Uit de wetshistorie volgt dat (thans) art. 81 Wet RO is ingevoerd om de werklast van de Hoge Raad te verminderen. Het doel van deze maatregel was gericht op de effectiviteit van de rechtspleging door de Hoge Raad. De vraag wat art. 81 Wet RO betekent voor de rechtzoekende burger, speelde in de wetshistorie geen rol van betekenis. Dat is kenmerkend voor wat Scheltema aanduidt als de bureaucratische rechtsstaat (NTB 2019/24). De roep in het huidige tijdsgewricht om een responsieve rechtsstaat, waarin het burgerperspectief centraal staat, vraagt naar mijn mening om een herbezinning op art. 81 Wet RO. Anno 2021 is wat efficiënt is voor de Hoge Raad, immers geen afdoende reden meer om een belastingplichtige af te schepen met een uitspraak, waaruit blijkt dat hij nul op het rekest krijgt met de even juridisch correcte als weinig invoelende toevoeging dat de Hoge Raad niet hoeft te motiveren waarom dat zo is.

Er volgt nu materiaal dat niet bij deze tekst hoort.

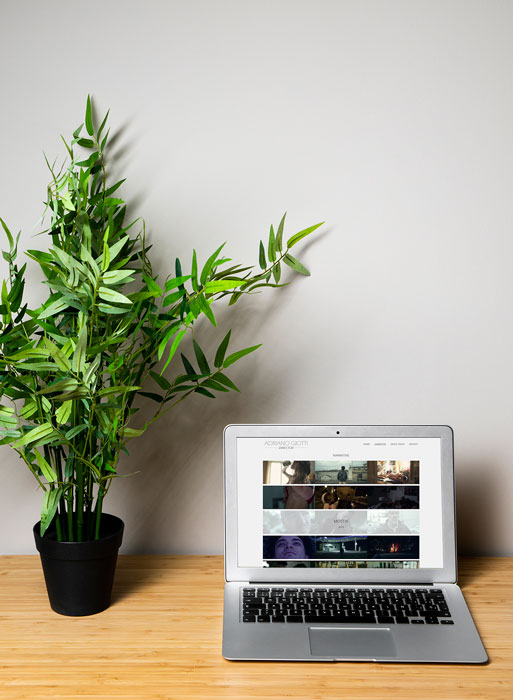 Desarrollo de herramientas de gestión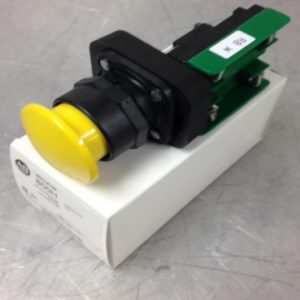 800H-DR9AP ALLEN BRADLEY 800HDR9AP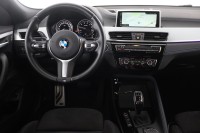 BMW X2 20i xDrive M Sport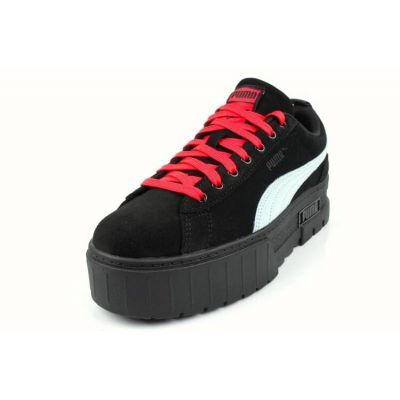 4. Puma Mayze Dua Lipa W 387294 05 Shoes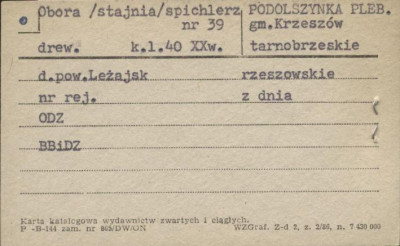 obora, stajnia, spichlerz, skan 1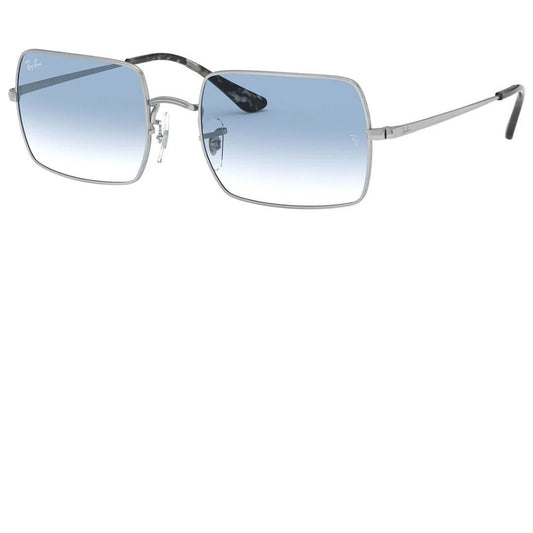 Ray Ban RB1969 RECTANGLE 9149/3F
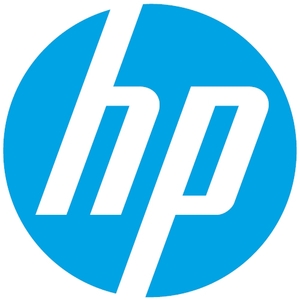 HP Hewlett Packard-337699B21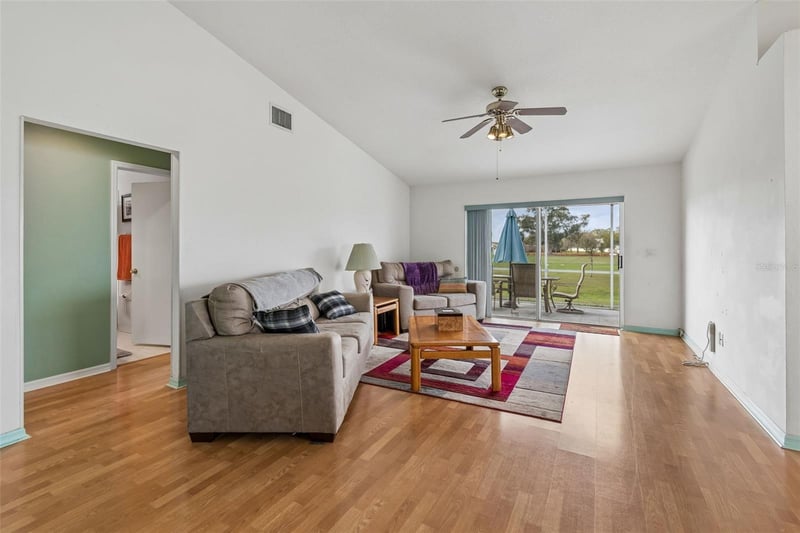 11223 Bramblebrush St, Tampa, FL 33624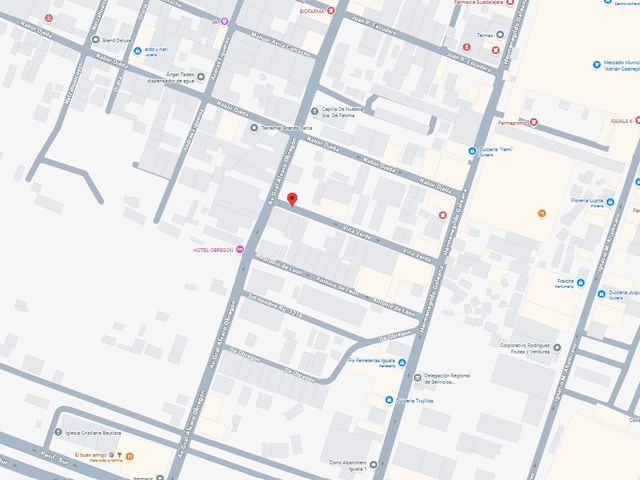 place photo 9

Feteris merkt op dat het voor een partij die in het ongelijk wordt gesteld, vaak iets onbevredigends heeft als een cassatieberoep op deze wijze wordt afgedaan (M.W.C. Feteris, Beroep in cassatie in belastingzaken, Kluwer: Deventer 2014, p. 430). Dat is voor een in het ongelijk gestelde belastingplichtige, denk ik, zwak uitgedrukt. Welke belastingplichtige zal het bevredigend vinden dat hij in het ongelijk wordt gesteld zonder dat hem duidelijk is waarom? Dat de Hoge Raad serieus naar de zaak heeft gekeken en een ‘art. 81 RO-tje’ niet betekent dat het cassatieberoep kansloos was, moge zo zijn, maar een belastingplichtige zal hieruit, denk ik, geen troost putten. Hij ziet van het serieuze rechterswerk immers niets terug in de uitspraak. Wat de belastingplichtige in een ‘art. 81 RO-tje’ leest, is dat de Hoge Raad het niet nodig vond om hem duidelijk te maken waarom de bestreden uitspraak in stand blijft. Naar mijn mening is de tijd rijp om deze (massale) bureaucratische rechtspleging in te wisselen voor een responsievere. Een in het ongelijk gestelde belastingplichtige heeft het recht om te weten, waarom dat zo is. Ik pleit daarom voor een beperking van art. 81 Wet RO tot die gevallen, waarin de Staatssecretaris van Financiën in het ongelijk wordt gesteld.